Stavolta voleva fare il «macho» a spese dell’Inter

Colpevole, magari per troppo amore nei confronti della maglia che da 7 anni indossa come una seconda pelle, ma colpevole. In alcune situazioni l’amor proprio, anche se misto alla passione, deve lasciare il passo alla ragione, all’equilibrio, alla causa comune. Ma figuratevi se Marco Materazzi poteva permettersi questi ragionamenti alla mezz’ora della ripresa, con il rigore del possibile successo sul Siena. In quei momenti ha creduto di chiudere l’avventura in nerazzurro (perché se ne andrà dall’Inter, vedrete) ponendo la sua inconfondibile firma sul risultato. C’era riuscito un anno fa nella città del Palio, e fu scudetto, perché non avrebbe dovuto ripetersi con la squadra toscana davanti al suo pubblico? La trance agonistica lo ha indotto ad agire d’istinto. Che il rigore ci fosse o non ci fosse, non gli importava affatto. A lui interessava batterlo, fare gol e correre come un invasato accanto alla bandierina del calcio d’angolo baciando un lembo della maglia. Chissà se nella sua testa si era immaginato la scena. Di qui la voglia di portare via il pallone a Cruz, che l’aveva già sottobraccio e si accingeva a compiere uno dei riti più dannati del calcio. Ne sanno qualcosa Platini, Maradona e Baggio. Mai e poi mai avrebbe immaginato di sbagliare quel rigore, il decimo accordato all’Inter in questo balordo campionato, il primo a sapere di fiele.
A 13 minuti dal 90’ la sorte gli ha voltato le spalle fregandosene altamente di quanto aveva scritto Pier Paolo Pasolini in un capitolo dedicato a Picasso: «Bisogna essere folli per essere chiari». Materazzi lo è stato, ma gli è andata buca. Se avesse recuperato un barlume di lucidità, si sarebbe reso conto di trovarsi nel posto sbagliato nel giorno sbagliato. Altrimenti non avrebbe preso una traversa, dato l’avvio al pareggio del Siena con un fallaccio su Locatelli, respinto il tiro di Cruz destinato in rete. Poi il rigore calciato mollemente, nulla da spartire con quello segnato nella finale mondiale di Berlino. E poco conta che anche un anno fa non toccava a lui l’incombenza di calciare il rigore a Siena. Allora il clima era diverso, mancavano cinque giornate alla conclusione del campionato e bastava Mancini a mettere ordine nello spogliatoio. Adesso ci vorrebbe uno psicologo di chiara fama per sconfiggere l’ansia che divora tecnici, giocatori, dirigenti e tifosi nerazzurri dopo i due match-balls gettati al vento con Milan e Siena.
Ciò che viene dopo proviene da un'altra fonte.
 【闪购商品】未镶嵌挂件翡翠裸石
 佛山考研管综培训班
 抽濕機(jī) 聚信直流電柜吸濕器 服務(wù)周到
Lo testimoniano i sondaggi che danno favorita la Roma sull’Inter.
Materazzi colpevole, quindi, di leso scudetto. Ma va aggiunto che s’è trovato in buona compagnia quando ha voluto dimostrare di essere il più «macho» del bigoncio. Nessuno l’ha contrastato. O meglio nessuno ha avuto il coraggio di dirgli a brutto muso: «Lascia il pallone a Cruz, è lui il rigorista».

Solo Mancini, percependo sinistre congiunture dentro di sé, ha cominciato ad agitarsi. Ma non è bastato. E adesso Matrix, insultato dagli ultras nerazzurri, è diventato l’idolo di quelli rossoneri. E se cambiasse sponda?